Lesetext -
:::::
Erika Pluhar: "Dieses Geldgetue halte ich von mir fern"

(c) Die Presse (Clemens Fabry)
  • Drucken

Die Sängerin und Schriftstellerin Erika Pluhar erzählt, warum ihr finanzielle Unabhängigkeit wichtig ist und sie dem Konsumzwang wenig abgewinnen kann.

Die Presse: Viele Künstler kokettieren damit, sich nicht für Geld zu interessieren. Sie auch?

Erika Pluhar: Ich kokettiere nicht, wenn ich sage, dass ich nicht sehr viel Geschick habe, mit Geld umzugehen. Ich bin 1939 geboren. Meine erste Kindheitserinnerung war Krieg, und in der Nachkriegszeit war man wirklich arm. Als ich ins Gymnasium gegangen bin, musste ich Nachhilfestunden geben, weil Taschengeld nicht drin war. Als ich dann am Burgtheater begonnen habe, hatte ich eine Elevengage. Da fand ich mich toll. Dabei habe ich immer zu meiner Mutter essen gehen müssen, damit ich mit dieser Gage durchkomme. Aber durch diese anfängliche Armut habe ich gewusst, dass es gut ist, wenn ich etwas verdiene und mit meinem Geld haushalte. Und dass es mir lieber ist, selbstständig als abhängig zu sein. Ich war in meinem Leben, auch in meinen Ehen, immer Alleinverdienerin.

Heißt das, auch in der Ehe hatten Sie getrennte Konten?

Die Frage hat sich nicht gestellt, weil ich immer selbstständig gelebt habe. Meine Ehen waren keine Ehen im üblichen Sinn. Da hat man sich nicht auf ein Packel gehaut. Das war immer ich, und einmal war ich halt verheiratet oder nicht, hatte einen Freund oder nicht. Mich hat Geld nie wahnsinnig interessiert. Mir war wichtig, von dem, was ich verdiene, leben zu können.

Wollten Sie selbstständig sein, oder hat sich das ergeben?

Ich bin in einer Zeit aufgewachsen, als jede Frau von einem Prinzen aus ihren Nöten erlöst werden wollte. Aber ich war gleich nach der Matura am Reinhardt-Seminar. Ich bin in diese Selbstständigkeit hineingeraten und habe sie nie wieder aufgegeben.
:::::
Datenauszug -

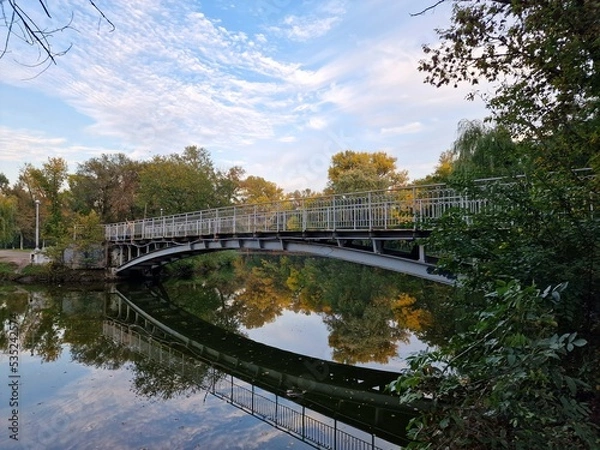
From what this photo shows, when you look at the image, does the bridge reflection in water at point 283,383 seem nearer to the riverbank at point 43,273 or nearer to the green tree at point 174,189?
the riverbank at point 43,273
:::::
Aufgabe 1 - Wohin ging Erika Pluhar laut dem Interview mit ihr direkt nach der Matura?
Aufgabe 2 - Schreibe das Interview mit Erika Pluhar nach dem letzten Satz weiter.

Erwartete Antwort 1 - An das Reinhardt-Seminar.

Erwartete Antwort 2 -
Interessiert Sie Geld also doch?

Ich verachte alles, was mit Geldgier, mit Shopping zu tun hat. Diese Kauferei und dieses Teuer-essen-Gehen, die Weine, das ganze westliche materialistische Geldgetue halte ich von mir fern. Ich habe mein Auskommen, sagen wir so.

Gönnen Sie sich keinen Luxus?

Ich mache keine wilden Reisen, kaufe mir keine Fetzen, die Unsummen kosten. Ich habe weder Schmuck noch ein teures Auto. Ich mache kein Wellness und keine Operationen. Ich bin ein wirklicher Gegner des ständigen Konsumierens. Ich versuche das für mich überschaubar zu halten, passe aber auf, dass alles in der von mir geforderten Lebensqualität passiert. Das bedeutet, in einem Haus zu leben, wo man die Herbstblätter runterrascheln hören kann.

War das auch schon so, als Sie jung waren?

Als ich jung war, gab es diesen Konsumzwang noch nicht. Als das Wirtschaftswunder gekommen ist, habe ich die Neureichen verachtet. Diese Entwicklung zum Konsumzwang habe ich nicht mitgemacht, wohl auch, weil ich ein künstlerisch orientierter Mensch war.

Aber Wohlstand ist doch nichts Schlechtes.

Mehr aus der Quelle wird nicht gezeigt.